Each run lasts eight minutes (plus menu time), not counting the time you spend defeating bosses. After two minutes, you have to face the first boss—usually a predetermined one depending on the stage you’re playing on. Four minutes in, a “big enemy wave” appears, then at five minutes another boss. The seventh minute brings another big wave, and reaching eight minutes lets you confront the final boss of the stage. The bosses themselves are hit or miss. Some of them are tolerable, but a lot of them spend too much time being invulnerable. Depending on your loadout, especially against the first boss, beating them might take a long time.
One With The Universe
Like most mobile games (except, ironically, Vampire Survivor), Super Ninja – Survivor.io has microtransactions. This is standard stuff. Buy in-game currencies to spend on upgrades. Buy a premium subscription to remove all the ads you are otherwise forced to watch. We’ve all seen it before. The prices are passable, although the bigger bundles are clearly designed with whales in mind. The monetization is actually so standard that there isn’t really much else to say about it.

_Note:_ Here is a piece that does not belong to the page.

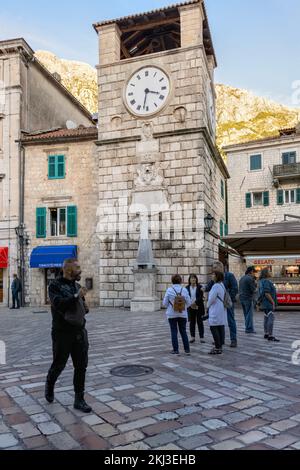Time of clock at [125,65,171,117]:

My biggest gripe with Super Ninja Survivor wasn’t even the game itself. The gameplay is fine, even if it could be improved. My biggest problem was the optimization. Maybe it was just the devices I tested on, but no matter what, sooner or later, the game would unavoidably start lagging and chugging at a very low framerate while ignoring inputs, inevitably causing me to lose the run. A device more powerful than I can get my hands on might be able to avoid this problem, but it’s not like I tested on decade-old hardware, so gamers beware.
Super Ninja – Survivor.io is a spin on the now-classic formula. Get weapons, upgrade weapons, evolve weapons, become the bullet hell nightmare of the hordes of enemies that show up to defeat you. But it often misses the mark. The weapons, even upgraded, often don’t make you feel unstoppable, even by the end of a run, which should otherwise be the point of such a game. The ninja aesthetic isn’t explored much beyond the main character and a few weapons. On top of that, if you don’t have top-of-the-line hardware, the whole game might just kill you with faulty optimization, making it all the harder to be a survivor.